At the London School of Economics, the ideas on cost developed by Robbins, Hayek, Coase, Thirlby, and others formed a part of a developing oral tradition which included many participants. Modern adherents to this tradition seem scarce, however, and only Jack Wiseman fully qualifies. In two basic papers published in the 1950’s, Wiseman tried as others had earlier tried to apply LSE opportunity-cost logic to the long-discussed problems of marginal-cost pricing, applying this logic both as general criteria for organizing a collectivist economy and as the specific criterion for public-utility enterprise.32

Wiseman shifted from LSE to York in 1963 and Thirlby retired from active academic life in 1962. There remain, no doubt, residues of the opportunity-cost tradition at LSE, but this does not inform the mainstream in either the teaching of economic theory or in the scholarly contributions of staff members. In the United States, the influence of Mises and his latter-day Austrian followers seems peripheral to the modern mainstream of economic theory. The concept of opportunity cost which emerged from both the subjectivist-Austrian and the common-sense approaches—the concept that blossomed for two decades at LSE—seems to have lost in its struggle for a place among the paradigms of modern economics.
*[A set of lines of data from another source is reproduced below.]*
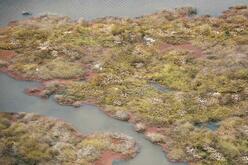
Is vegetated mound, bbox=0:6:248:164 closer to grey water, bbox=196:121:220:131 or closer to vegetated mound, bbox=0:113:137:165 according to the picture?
grey water, bbox=196:121:220:131

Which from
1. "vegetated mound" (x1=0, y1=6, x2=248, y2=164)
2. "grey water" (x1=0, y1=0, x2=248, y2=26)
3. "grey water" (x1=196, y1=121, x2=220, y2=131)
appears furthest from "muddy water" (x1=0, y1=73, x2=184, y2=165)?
"grey water" (x1=0, y1=0, x2=248, y2=26)

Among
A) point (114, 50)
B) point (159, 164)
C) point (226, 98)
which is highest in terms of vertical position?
point (114, 50)

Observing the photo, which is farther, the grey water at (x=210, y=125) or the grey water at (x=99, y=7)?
the grey water at (x=99, y=7)

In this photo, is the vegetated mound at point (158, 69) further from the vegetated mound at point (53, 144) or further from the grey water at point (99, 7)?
the vegetated mound at point (53, 144)

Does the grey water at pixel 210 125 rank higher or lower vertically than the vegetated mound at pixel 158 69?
lower

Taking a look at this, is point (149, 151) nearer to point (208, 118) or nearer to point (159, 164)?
point (159, 164)

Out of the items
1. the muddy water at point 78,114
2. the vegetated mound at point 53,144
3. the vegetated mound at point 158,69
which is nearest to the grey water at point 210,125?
the vegetated mound at point 158,69

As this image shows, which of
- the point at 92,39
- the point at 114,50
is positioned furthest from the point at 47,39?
the point at 114,50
Along with other conundrums in intellectual history, this is not easy to explain. The arguments have not been refuted, and within their limits they surely remain valid. Hopefully, this book will generate a partial resurrection by delineating the methodological foundations of the two parallel theories of economic process.33

[32. ]Jack Wiseman, “Uncertainty, Costs and Collectivist Economic Planning,” Economica, XX (May 1953), 118-28; and his “The Theory of Public Utility Price—An Empty Box,” Oxford Economic Papers, IX (February 1957), 56-74.

[33. ]The manuscript for this book was completed before I had access to the article on “Cost” by A. A. Alchian in International Encyclopedia of the Social Sciences, III (New York: Macmillan, 1969), pp. 404-15.